§ **Trecho**
Falando em contencioso, o que sr. acha imprescindível fazer na reforma do Judiciário?

 

Dar crédito aos juízes. Nós temos excelentes juízes. Eu me recordo de ir ao fórum conversar com juízes sobre alguma coisa de mais sério que me preocupava. Nunca ninguém me deu nome feio por isso. Hoje, o sujeito entra na sala do juiz já tem nome feio, porque todo o mundo pensa que ele vai lá comprar o juiz. De onde veio essa idéia do comprar o juiz? Não pode. Juiz é, em geral, um sujeito íntegro, capaz, que sabe distinguir o que é bom do que é ruim. Se você for lá explicar a ele, ele sabe distinguir o que deve e o que não deve ser feito. É claro que há exceções, mas que só confirmam a regra. Outra coisa, juiz precisa ser bem remunerado. Ele precisa voltar para casa e saber que tem uma remuneração tal que vai lhe permitir alimentar a sua família, mandar os filhos para uma boa escola, viver em condições dignas. É preciso ter cuidado, porque há uma tendência de denegrir o Judiciário, uma certa campanha da mídia contra o Judiciário.

 

Qual sua opinião sobre a súmula vinculante?

 

Sou favorável. Se eu tenho um pai severo, que me diz não toda a vez que eu quero ir a uma festa, eu sei que a minha súmula vinculante é ele a dizer-me não quando eu quero ir a certa festa que ele não quer. Então, vamos nos acertar, para não gastarmos esforços inúteis. Se eu sei que no fim da escada, lá no topo, eu vou apanhar, para que é que eu vou subir a escada?

 

E o controle externo do Judiciário?

§ **Requisitos do exercício**
Responda às perguntas abaixo com base no trecho sobre a reforma do Judiciário.
1. O que o trecho aponta como imprescindível fazer na reforma do Judiciário?
2. Que opinião se expressa no trecho sobre a súmula vinculante?
3. Segundo o trecho, o que a remuneração do juiz deve lhe permitir?
As linhas são material à parte e não têm relação com o trecho.

§ **Dados registrados**

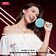 Bluetooth-микрофон XO BE50 (голубой)
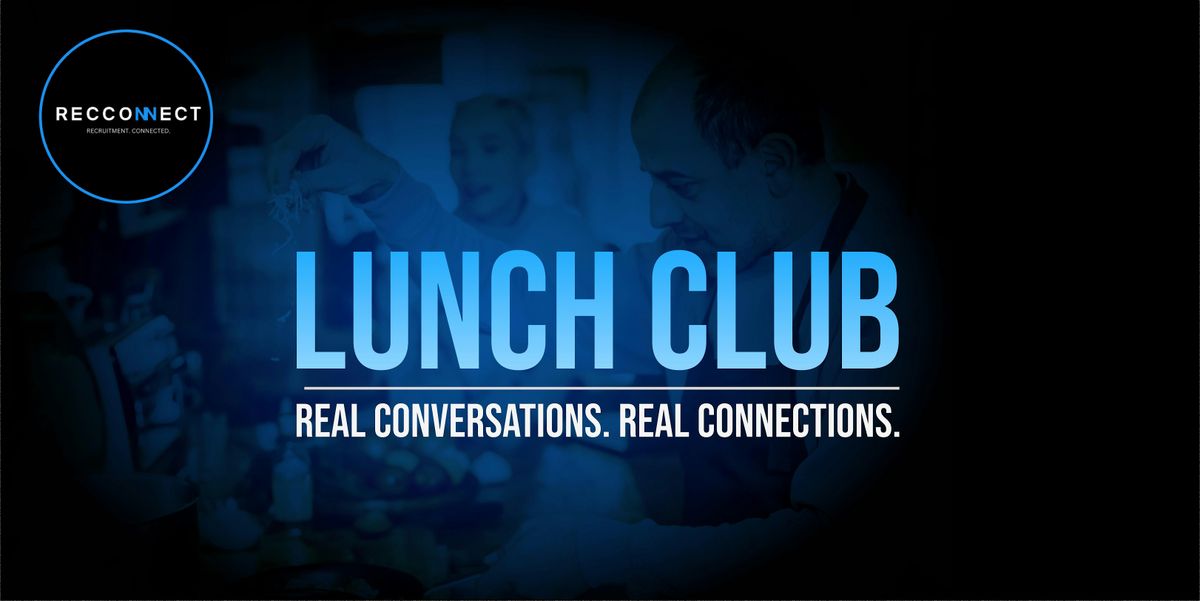 RecConnect Lunch Club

§ **Solução da tarefa**
1. Dar crédito aos juízes.
2. É favorável à súmula vinculante.
3. Alimentar a sua família, mandar os filhos para uma boa escola e viver em condições dignas.